1) Executive Summary

This project aims to answer questions related to energy efficiency (miles per gallon) of cars with auto & manual gears, based on the “mtcars” data set.

Predictive Modelling Process has been adopted to find out the answers with the use of lm, glm and splines in lm modelling.

The first step followed in model building process was to understand the data, with the help of graphs/plots. Since we have multiple predictors, we needed to understand the characteristics of the predictors and relationships among them.

Scanning through the data would also identify the Data Pre-Processing needs.

The next step taken was to identify & built the models and then evaluate these models. Model evaluation & model performance comparison was done with “cross validation” in caret package,and models’ RMSE & R-Square values.

Model assumptions were checked with four disgonestic plots vi. the residual plots, qq plots for normality, Scale-Location plots & Residuals vs. Leverage plot.

The Best performing model was chosen for answering the questions!

Refer clause (7) below for answers, Annexture A for graphs/plots & Annexture B for R codes.

2) Understanding the data

The basic data structure was understood with ?mtcars (details not produced here for the sake of brevity). Further scanning was done with str(mtcars) command.

mtcars is 32X11 data frame. Number of observations are limited to 32 only, & with mpg as response, 10 predictors are available for prediction.

It was decided to convert vs & am into categorical variables, and cyl,gear & carb into ordered variables.

3) Understanding relationship of predictors with plots

Observations based on pair plots (reference - Figure1 in Annex A)
  1. We can see multi-collinearity in this data.
  2. some curvature in found in relations, hence we will also use glm, in addition to lm function and-
  3. we will introduce spline for hp variable.

We will confirm multicolinearity of continuous variables first.

Observations based on output of cor function :
  1. We can see strong correlation among factors except qsec.

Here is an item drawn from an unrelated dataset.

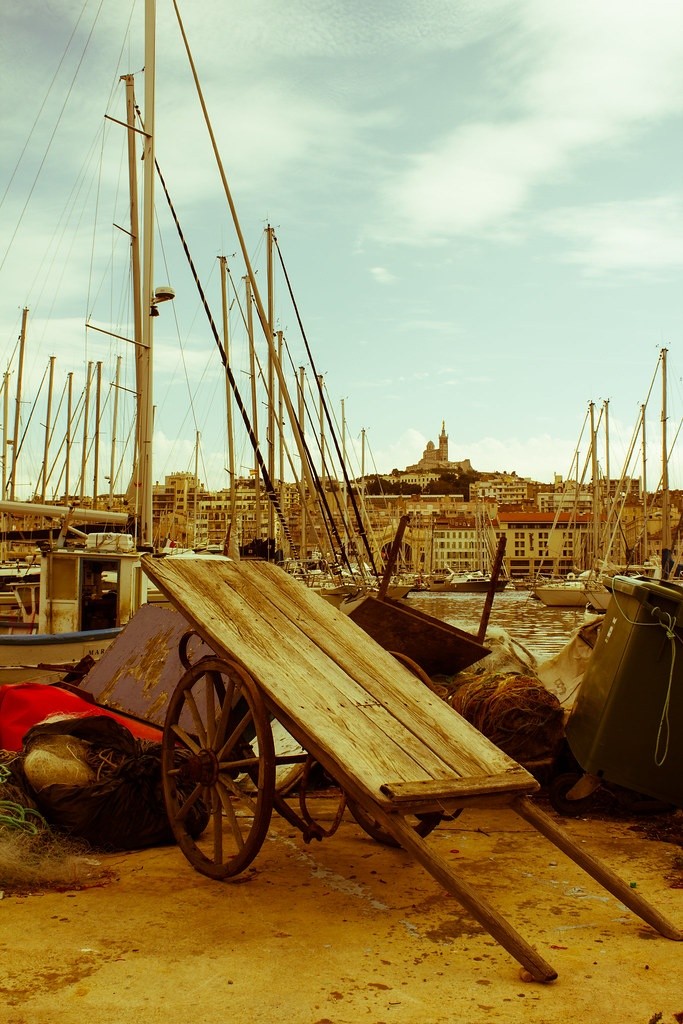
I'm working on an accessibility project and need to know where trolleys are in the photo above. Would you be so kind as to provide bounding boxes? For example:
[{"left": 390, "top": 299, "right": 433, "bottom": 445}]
[{"left": 140, "top": 554, "right": 683, "bottom": 983}]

  2. For categorical variables, visual patterns can be deceptive, hence we will use VIF function to calculate Variation Inflation Factor to confirm the collinearity.

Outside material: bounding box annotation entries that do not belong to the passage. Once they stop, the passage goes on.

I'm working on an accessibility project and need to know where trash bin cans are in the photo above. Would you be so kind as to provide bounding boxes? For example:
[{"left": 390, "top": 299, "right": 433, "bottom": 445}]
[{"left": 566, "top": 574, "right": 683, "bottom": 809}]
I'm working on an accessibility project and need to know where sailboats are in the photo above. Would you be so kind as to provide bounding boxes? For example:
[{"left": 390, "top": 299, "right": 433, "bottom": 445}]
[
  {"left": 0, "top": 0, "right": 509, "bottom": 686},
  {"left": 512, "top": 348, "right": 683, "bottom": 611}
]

## Loading required package: carData
Observations:

GVIF^(1/(2*Df)) is crucial to detect collinearity among categorical variables. Value around 1 to 1.5 indicates very low collinearity.

Value greater than 1.5 indicate moderate concerns. carb falls in this category.

values greater than root5 = 2.24 indicates high concerns. vs,gear fall in this category.

values greater than root10 = 3.16 indicates severe collinearity. cyl,disp,hp,wt,qsec fall in this category.

Intuitively, number of cylinders and carb are related. The Horse power of the car engine depends on number of cylinders, displacement and vs. Weight (wt) of car increases as number of cylinders & its displacement increases.

4) Models Building:

Based on the observations made on data as above, We will develop 5 number of models as described below – i) develop a lm & glm models each with only hp, wt & am predictors. ii) develop a lm & glm models each with all predictors iii) use spline in hp variable in other model.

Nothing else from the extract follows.